Even though it might seem like this is easier said than done, the fact that it is possible is what matters. Thinking about other people—your family, friends, partner, and children—as well as other things—work, your favorite meal, or a special childhood memory—is one of the first techniques for doing this. Change your mind by thinking strong, calming thoughts in place of the uncomfortable ones you had about this person. Not forgetting the person is the goal; rather, it is to lessen their significance in your thoughts.

Write down any situations that you’ve noticed make this person think, and then figure out how to avoid them or redefine what those situations mean to you. Words, pictures, songs, mannerisms, and occasionally even a specific location can all represent these situations. It becomes challenging for you to perceive these things the way you once did when you can contemplate them without thinking of the other person.

Take A Break From The Friendship

Try to at least temporarily cut back on your time spent with this person if you don’t want to avoid them out of pure sadness that you would miss having them in your life. Giving yourself the time you need to let your emotions settle before attempting to be friends with them again doesn’t mean you have to permanently cut this person out of your life. In any case, friendships tend to ebb and flow over time, with some lulls in communication.
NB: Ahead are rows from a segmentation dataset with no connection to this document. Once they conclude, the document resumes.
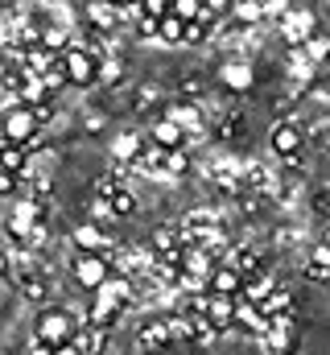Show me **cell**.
I'll use <instances>...</instances> for the list:
<instances>
[{
    "mask_svg": "<svg viewBox=\"0 0 330 355\" xmlns=\"http://www.w3.org/2000/svg\"><path fill=\"white\" fill-rule=\"evenodd\" d=\"M75 318L67 314V310H42V318H37V327H33V339H42V343H50V347H67V343H75Z\"/></svg>",
    "mask_w": 330,
    "mask_h": 355,
    "instance_id": "cell-1",
    "label": "cell"
},
{
    "mask_svg": "<svg viewBox=\"0 0 330 355\" xmlns=\"http://www.w3.org/2000/svg\"><path fill=\"white\" fill-rule=\"evenodd\" d=\"M281 33L289 37L293 50H306L314 37H318V17L310 8H289V17L281 21Z\"/></svg>",
    "mask_w": 330,
    "mask_h": 355,
    "instance_id": "cell-2",
    "label": "cell"
},
{
    "mask_svg": "<svg viewBox=\"0 0 330 355\" xmlns=\"http://www.w3.org/2000/svg\"><path fill=\"white\" fill-rule=\"evenodd\" d=\"M297 343H302V335H297L293 314L272 318V331L264 335V355H293V352H297Z\"/></svg>",
    "mask_w": 330,
    "mask_h": 355,
    "instance_id": "cell-3",
    "label": "cell"
},
{
    "mask_svg": "<svg viewBox=\"0 0 330 355\" xmlns=\"http://www.w3.org/2000/svg\"><path fill=\"white\" fill-rule=\"evenodd\" d=\"M62 71H67V79H71V87H91V83H99V62L75 46L71 54H62Z\"/></svg>",
    "mask_w": 330,
    "mask_h": 355,
    "instance_id": "cell-4",
    "label": "cell"
},
{
    "mask_svg": "<svg viewBox=\"0 0 330 355\" xmlns=\"http://www.w3.org/2000/svg\"><path fill=\"white\" fill-rule=\"evenodd\" d=\"M75 281H79L82 289H103L107 281H112V268H107V257H75Z\"/></svg>",
    "mask_w": 330,
    "mask_h": 355,
    "instance_id": "cell-5",
    "label": "cell"
},
{
    "mask_svg": "<svg viewBox=\"0 0 330 355\" xmlns=\"http://www.w3.org/2000/svg\"><path fill=\"white\" fill-rule=\"evenodd\" d=\"M169 343H173L169 318H153V322H145V327L137 331V347H141V355H162V352H169Z\"/></svg>",
    "mask_w": 330,
    "mask_h": 355,
    "instance_id": "cell-6",
    "label": "cell"
},
{
    "mask_svg": "<svg viewBox=\"0 0 330 355\" xmlns=\"http://www.w3.org/2000/svg\"><path fill=\"white\" fill-rule=\"evenodd\" d=\"M268 145L277 149V157H285V162H297V149H302V128H297L293 120H281V124L272 128Z\"/></svg>",
    "mask_w": 330,
    "mask_h": 355,
    "instance_id": "cell-7",
    "label": "cell"
},
{
    "mask_svg": "<svg viewBox=\"0 0 330 355\" xmlns=\"http://www.w3.org/2000/svg\"><path fill=\"white\" fill-rule=\"evenodd\" d=\"M236 327L248 331V335H256V339L264 343V335L272 331V318H268L260 306H252V302H236Z\"/></svg>",
    "mask_w": 330,
    "mask_h": 355,
    "instance_id": "cell-8",
    "label": "cell"
},
{
    "mask_svg": "<svg viewBox=\"0 0 330 355\" xmlns=\"http://www.w3.org/2000/svg\"><path fill=\"white\" fill-rule=\"evenodd\" d=\"M244 285L248 281L236 272V268H227V265H215V272H211V293H215V297H236V302H240Z\"/></svg>",
    "mask_w": 330,
    "mask_h": 355,
    "instance_id": "cell-9",
    "label": "cell"
},
{
    "mask_svg": "<svg viewBox=\"0 0 330 355\" xmlns=\"http://www.w3.org/2000/svg\"><path fill=\"white\" fill-rule=\"evenodd\" d=\"M207 318H211V327L223 335V331H232L236 327V297H207Z\"/></svg>",
    "mask_w": 330,
    "mask_h": 355,
    "instance_id": "cell-10",
    "label": "cell"
},
{
    "mask_svg": "<svg viewBox=\"0 0 330 355\" xmlns=\"http://www.w3.org/2000/svg\"><path fill=\"white\" fill-rule=\"evenodd\" d=\"M186 137H190V132H186V128H182L177 120H169V116L153 124V141H157L162 149H169V153H177V149H186Z\"/></svg>",
    "mask_w": 330,
    "mask_h": 355,
    "instance_id": "cell-11",
    "label": "cell"
},
{
    "mask_svg": "<svg viewBox=\"0 0 330 355\" xmlns=\"http://www.w3.org/2000/svg\"><path fill=\"white\" fill-rule=\"evenodd\" d=\"M62 67V58L58 54H50L46 46H37V50H29V54H21V71H29V75H50V71H58Z\"/></svg>",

Allow yourself to enter one of those times when there is little interaction, and have faith that you can rekindle the friendship when the time is right.

Conclusion

It takes discipline to practice how to stop liking someone in order to force yourself to stop. If you want to stop liking someone or get over someone not liking you, your subconscious will need to find reasons to stop liking your crush. These reasons must be planned out intentionally and consciously.

It’s not ideal to like someone you shouldn’t like right away, especially if you’re already in a committed relationship. Given that your attention would be split, you might as well be moving toward ending your current relationship.